Rail Band contre Ambassadeurs

Le rêve de Salif Keïta est de devenir instituteur, une ambition contrariée par sa très mauvaise vue. A 18 ans, le jeune albinos se tourne alors vers la musique, chante et joue de la guitare dans les bars de Bamako puis débute professionnellement dans le Rail Band protégé par le Ministre des Travaux Publics. Surnommé “le Domingo de la chanson africaine”, en référence à son homonyme footballeur, il provoque presque une crise ministérielle en rejoignant en 1973, après l’album Rail Band : Salif Keïta & Mory Kanté, l’orchestre qui anime le Motel de Bamako, Les Ambassadeurs du Motel de Bamako. Orgueil du Ministère de l’Intérieur, cette formation gérée par le Lieutenant Tiékoro Bagayoko, le chef de la sûreté nationale, est sous la direction musicale du guitariste virtuose Kanté Manfila. Avec ce dernier, il modifie le répertoire du groupe en y intégrant des morceaux du patrimoine mandingue. La dégradation du climat social et politique en 1976/1977 et les problèmes au sein du groupe (trois musiciens sont limogés) décident les deux complices à tenter leur chance à Abidjan (Côte d’Ivoire). Dans la capitale ivoirienne, ils rebaptisent l’orchestre Les Ambassadeurs Internationaux, avec Sékou Diabaté (basse), Nouhoun Keïta (batterie), Kaba Kanté (balafon), Smith (claviers), Ousmane Kouyaté (guitare rythmique), Moussa Cissoko (sax alto & ténor), Kabiné Traoré “Tagus” (trompette), Ousmane Dia et Sambou Diakité (voix). Avec cette formation, ils enregistrent, en 1978, “Mandjou”, une chanson louant les Touré (de la caste des nobles) qui connaît un énorme succès dans toute la sous-région. Dès lors, Les Ambassadeurs Internationaux tournent en Côte d’Ivoire, au Niger, au Sénégal et en Guinée où l’interprétation de “Mandjou” par Salif Keïta à l’exceptionnelle voix séduit le président Ahmed Sékou Touré (1922-1984) qui le fait Officier de l’Ordre National…

Surprise américaine

Après un passage aux Etats-Unis marqué par l’enregistrement de Primpin et Tounkan, les deux complices sortent à Paris Best of Ambassadeurs, une compilation de leurs meilleurs titres et jouent au festival Musiques Métisses d’Angoulême. Le public français découvre alors la puissance vocale de Salif Keïta servie par une musique mandingue aux accents malinkés composée par Kanté Manfila. Mais les deux amis se séparent et Salif crée le Super Ambassadeur intégrant à la formation classique (cuivres, guitares, batterie) le singbing, ancêtre de la kora, et le dourou, un gros tambour joué par Salif lui-même.

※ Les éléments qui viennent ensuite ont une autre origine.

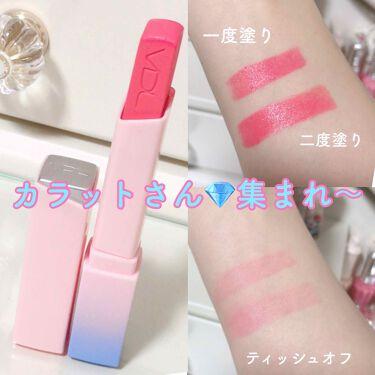 Expert Color Lip Cube/VDL/口紅を使ったクチコミ(1枚目)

En 1985, Salif Keïta s’installe à Paris et assoit bien vite sa popularité en Europe. Le disque Soro (1987, réédité en 2008) qui opte pour un style mandingo-funk est classé dans les dix meilleurs “albums World Music” en Angleterre et aux Etats-Unis. En 1988, accompagné des Jamaïcains Sly Dunbar (batterie) et Robbie Shakespeare (basse), il participe au festival anti-apartheid de Wembley puis tourne dans les grands festivals américains et canadiens. La même année, il réalise la bande originale du film “Yeleen” de son compatriote Souleymane Cissé. L’album suivant, Ko Yan (1989), et son titre phare “Nou pas bouger” (sur l’immigration) offre une musique aux accents électro/funk, tirée du beat mandingue, et relevée par la guitare ondoyante d’Ousmane Kouyaté. Salif Keïta fait également appel au balafongiste virtuose Kélétigui Diabaté pour les mélodies traditionnelles.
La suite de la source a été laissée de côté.